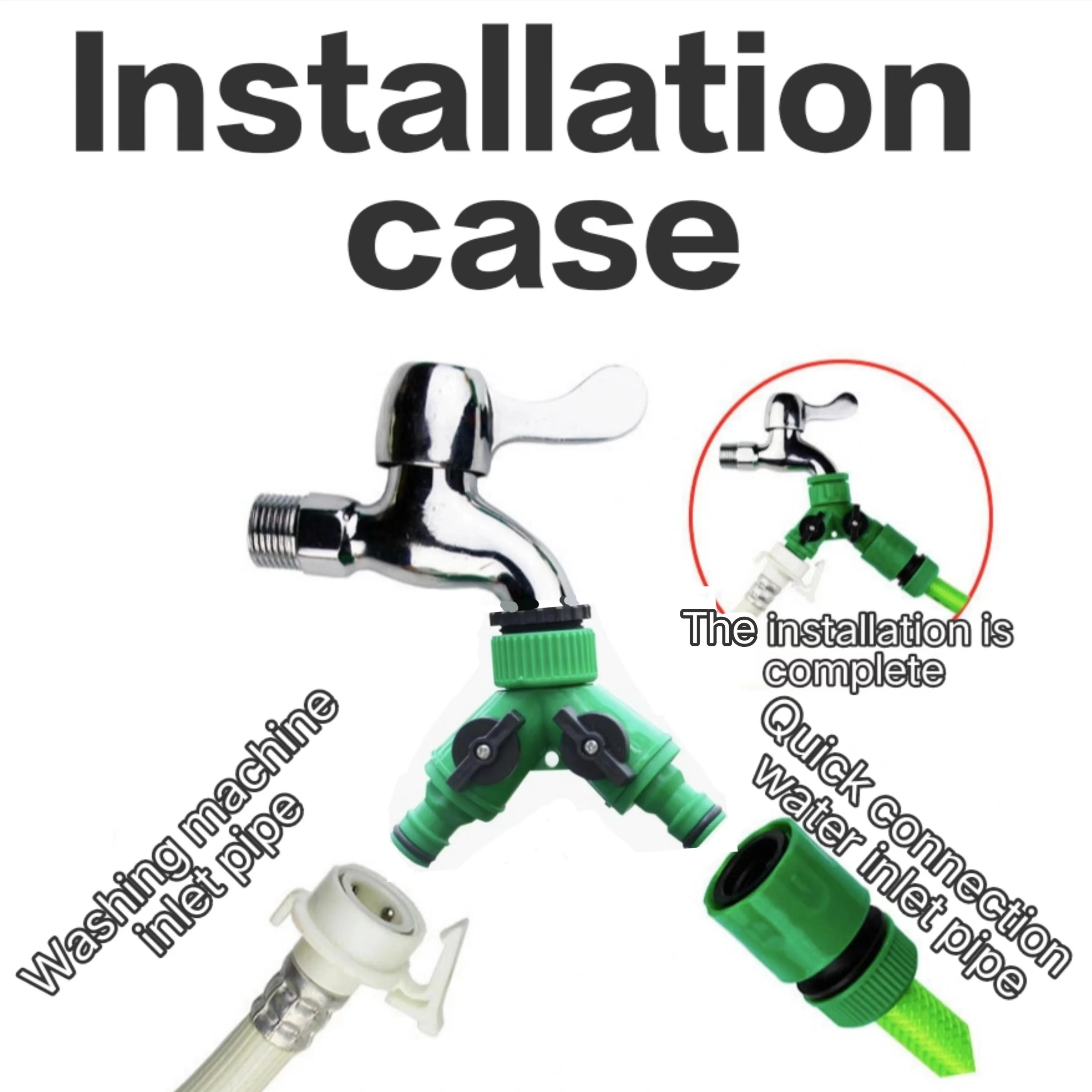 Installation case

The installation is complete

Washing machine inlet pipe

Quick connection water inlet pipe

+ + + + + + +

=== Activity ===
Every line of the data above that includes "pipe" should be listed.

=== Output ===
Washing machine inlet pipe
Quick connection water inlet pipe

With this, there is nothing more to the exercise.